I filled the Tomcat with a Bravo 8 bellows foot pump. I did use all my weight on the pump but I read somewhere that those pumps can only go up to 3-3.7 psi. If I got it that high I figured it would drop back down when I put the boat in the water and it cooled down. It was in the water continuously for at least an hour before the failure occurred.

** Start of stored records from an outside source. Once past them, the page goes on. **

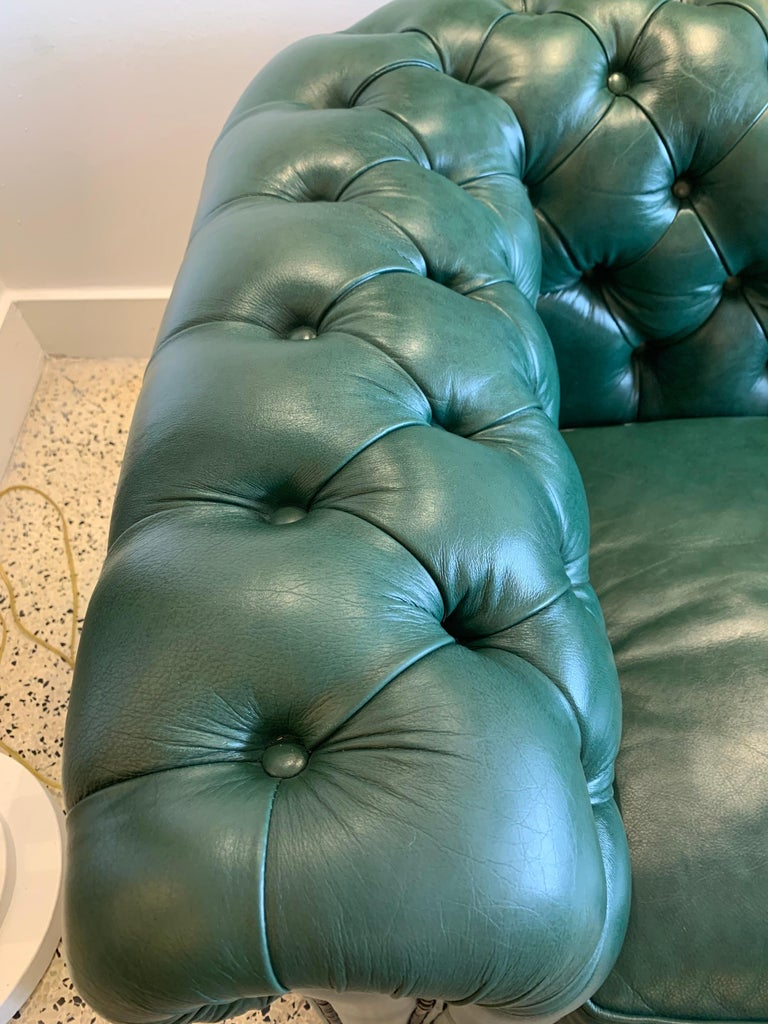 20th Century Original English Hunter Green Chesterfield Leather Two-Seat Sofa For Sale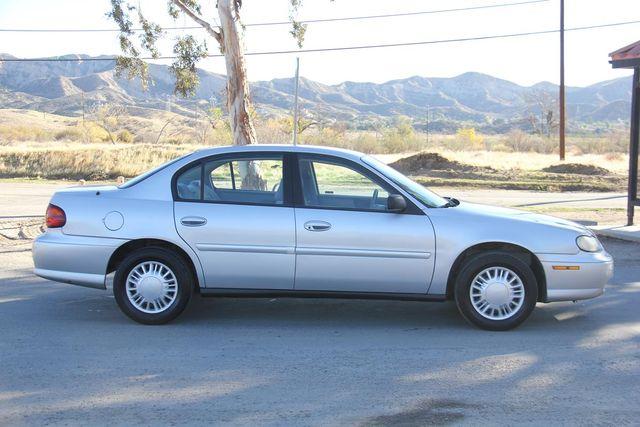 2005 Chevrolet Classic Santa Clarita, CA 12
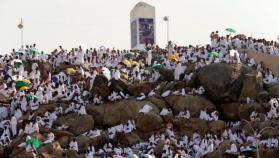"""""""ركن الحج الأعظم"""".. أكثر من مليوني حاج على صعيد عرفات"""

I don't put any grease on the zippers and I have never opened them. I do rinse the whole kayak down with a hose after every outing.


----------



## raymod2 (Jul 22, 2010)

@Dave: yes, the ends of the zippers are secured with a piece of string wrapped around twice and knotted. These strings were present and intact after the failure. I think those strings are just there to prevent you from pulling the zipper car all the way off the zipper. There is no stress on that part of the zipper.


----------



## raymod2 (Jul 22, 2010)

@bookmillone: My girlfriend had just swum at Sunshine rapid (through the hole on the right at the bottom of the rapid) and two other places. I was being a good sport because my time was due.


----------



## bigben (Oct 3, 2010)

right on sheena. thanks for the tips!!!


----------



## raymod2 (Jul 22, 2010)

I contacted Aire's customer service and they were very accommodating. They are sending me a new IK in exchange for the old one so they can examine it to determine if there was anything wrong with it. It sounds like this type of failure is very uncommon and they are interested in finding out the root cause. For my part I am purchasing a pressure gauge so I can be sure to avoid overinflation. I'll be curious to find out how much pressure my foot pump actually generates.


----------



## AIRE Inc. (Feb 11, 2011)

Sweet! We are looking forward to getting that Tomcat back in the shop. Your boat was definitely still under warranty which really make the process go smoothly through our system. FYI on the pressure gauge, we recommend around 2.5 psi for running pressure.

Peace,
Sheena


----------



## Mike Hartley (May 1, 2006)

I had this happen years ago on a new Force XL. It was clearly over inflation on my part. I was pumping it up when BAM!. Couldn't believe how loud it was. The zipper split full length and out came the bladder. Once I deflated it I was able to get the zipper to work again and never had another problem. I called Aire and they just said to make sure all of the zipper teeth were meshed together. I'm a little bummed that they didn't offer me a new boat!


----------



## spthomson (Oct 18, 2003)

Kudos to AIRE for their responsiveness. Very cool to have a rep posting in the thread.


----------